WHAT TO WORK ON
1: In the compressor description, what is the approximate radius of the circular arc of curvature 130?
2: Reproduce everything in the compressor description from "Suction muffler 116 is made" down to "to center axis 126 of suction hole 111.".

QUOTED PASSAGE
▼
Fig. 1 is a vertical cross-sectional view of a compressor of embodiment 1 according to the present invention, Fig. 2 is a top cross-sectional view of the compressor of the same embodiment, and Fig. 3 is an exploded perspective view of a component attached to an open end portion of a cylinder in the same embodiment.
Further, Fig. 4 is an elevational view of a suction muffler in the same embodiment, Fig. 5 is a vertical cross-sectional view of the suction muffler in the same embodiment, Fig. 6 is a cross-sectional view taken along line 6A-6A of Fig. 4, Fig. 7 is an elevational view of a valve plate viewed from a side of the suction muffler in the same embodiment, Fig. 8 is an elevational view of the valve plate viewed from a side of the cylinder in the same embodiment, and Fig. 9 is a cross-sectional view taken along line 9A-9A of Fig. 7.
As shown in Fig. 1 and Fig. 2, hermetic container 101 contains lubricant oil 102 and compression element 105 driven by electrical motor 104 therein.
Compression element 105 is provided with cylinder 107 that defines compression chamber 106, piston 108, shaft 109, con rod 110, valve plate 112 that seals an end of cylinder 107 and is provided with suction hole 111, suction lead 114 that opens and closes suction hole 111, suction muffler 116, and cylinder head 118 that defines a discharge space (not shown).
Piston 108 is reciprocatingly slidably housed within cylinder 107, and connected to shaft 109 by con rod 110.
A lower tip end of shaft 109 is soaked in lubricant oil 102, and an oil feeding mechanism (not shown) for feeding lubricant oil 102 to each sliding portion of compression element 105 is provided.
Next, a structure of suction muffler 116 is described with reference to Fig. 1 through Fig. 6.
Suction muffler 116 is made of a resin such as PBT, and is provided with suction hole 119, muffling space 120, and communicating tube 122. Communicating tube 122 includes communicating tube outlet 124 that is communicated with suction hole 111, and is positioned so as to extend along center axis 140 that lies vertically with respect to center axis 126 of suction hole 111.
Communicating tube outlet 124 is provided with protrusion 128 that protrudes toward a direction in which the refrigerant gas flows (direction along center axis 140) with respect to a projection of suction hole 111, in a direction of center axis 126 of suction hole 111.
Next, valve plate 112 will be described with reference to Fig. 7 through Fig. 9.
Valve plate 112 is made of material such as sintered metal, for example, and includes inhalation pathway 132 that is directed toward suction hole 111 from an end of communicating tube outlet 124 of valve plate 112. Inhalation pathway 132 is provided for valve plate 112 at a position facing toward protrusion 128 of suction muffler 116.
Further, inhalation pathway 132 is defined by inclination 143 and curvature 130 as a circular arc whose radius is about 2 mm.
▲
DATA BLOCK
▼
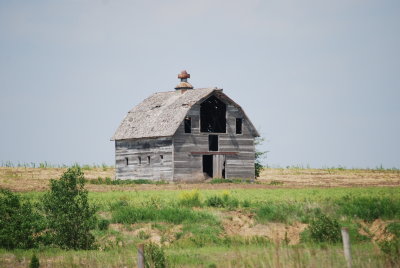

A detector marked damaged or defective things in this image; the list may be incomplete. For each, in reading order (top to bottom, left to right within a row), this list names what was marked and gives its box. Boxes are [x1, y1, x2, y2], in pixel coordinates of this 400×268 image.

rusty cupola [175, 69, 194, 90]
broken window [200, 95, 225, 133]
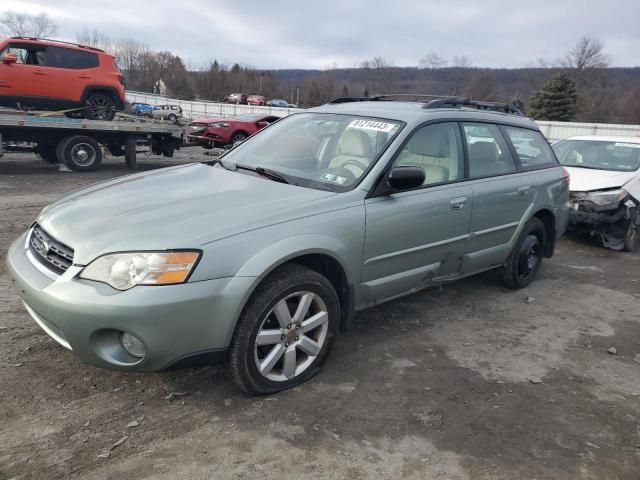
▲
TASK-BY-TASK SOLUTIONS
1: About 2 mm.

2:
Suction muffler 116 is made of a resin such as PBT, and is provided with suction hole 119, muffling space 120, and communicating tube 122. Communicating tube 122 includes communicating tube outlet 124 that is communicated with suction hole 111, and is positioned so as to extend along center axis 140 that lies vertically with respect to center axis 126 of suction hole 111.